James guardò la ragazza di sbieco, senza capire il senso della sua domanda.

‹‹Perché siamo corsi via. Perché anche io. Perchè.››

La ragazza non stava ponendo domande, stava cercando di capire qualcosa.

James scosse le spalle e, con la bocca completamente asciutta si sedette con la schiena contro il muro, troppo affaticato per riuscire a parlare.

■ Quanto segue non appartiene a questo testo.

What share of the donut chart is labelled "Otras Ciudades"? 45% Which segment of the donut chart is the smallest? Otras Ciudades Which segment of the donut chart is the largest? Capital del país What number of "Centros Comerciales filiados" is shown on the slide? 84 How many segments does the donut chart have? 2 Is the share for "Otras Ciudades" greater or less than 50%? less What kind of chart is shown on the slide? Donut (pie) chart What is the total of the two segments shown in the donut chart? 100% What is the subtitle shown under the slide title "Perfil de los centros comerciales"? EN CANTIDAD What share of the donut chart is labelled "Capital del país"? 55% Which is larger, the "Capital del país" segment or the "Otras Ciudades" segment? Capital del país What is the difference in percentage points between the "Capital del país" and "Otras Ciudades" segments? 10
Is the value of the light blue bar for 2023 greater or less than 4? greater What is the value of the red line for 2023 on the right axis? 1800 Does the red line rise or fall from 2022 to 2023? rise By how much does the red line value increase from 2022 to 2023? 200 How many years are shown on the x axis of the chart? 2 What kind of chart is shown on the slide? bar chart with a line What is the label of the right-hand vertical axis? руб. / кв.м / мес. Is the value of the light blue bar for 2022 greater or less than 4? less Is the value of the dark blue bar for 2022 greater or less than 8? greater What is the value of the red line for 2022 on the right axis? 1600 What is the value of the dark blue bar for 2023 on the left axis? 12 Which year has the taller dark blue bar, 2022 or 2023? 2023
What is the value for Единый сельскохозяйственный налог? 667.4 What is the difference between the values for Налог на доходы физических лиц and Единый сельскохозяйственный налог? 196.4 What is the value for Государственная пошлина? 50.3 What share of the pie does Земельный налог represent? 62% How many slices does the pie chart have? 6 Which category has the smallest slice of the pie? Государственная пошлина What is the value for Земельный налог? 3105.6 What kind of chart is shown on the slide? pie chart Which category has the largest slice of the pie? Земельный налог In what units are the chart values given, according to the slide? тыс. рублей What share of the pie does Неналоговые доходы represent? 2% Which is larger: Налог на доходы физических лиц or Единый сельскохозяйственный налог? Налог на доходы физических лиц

Le mie capacità atletiche fanno schifo.

‹‹Hai tempo di ascoltare? Nessuno lo ha ormai.››

Elizabeth si fermò.

Stava camminando avanti e indietro per la stanza, borbottando milioni di epiteti a James e a quello che le aveva fatto fare. Teneva molto alla scuola.

‹‹Racconta.››

Scivolò anche lei lungo il muro, di fronte al ragazzo, nel silenzio di quel piccolo stanzino dimenticato, buio e polveroso.

 



So, here we are.
Ho voluto scrivere questa storia perchè non avevo idea di come occupare il tempo, non so quanto possa essere interessante.
Ho deciso di collegare ogni capitolo a una canzone, come d'altronde il titolo della storia stessa.
Spero vi possa piacere, nonostante non sappia nemmeno io cosa stia scrivendo esattamente.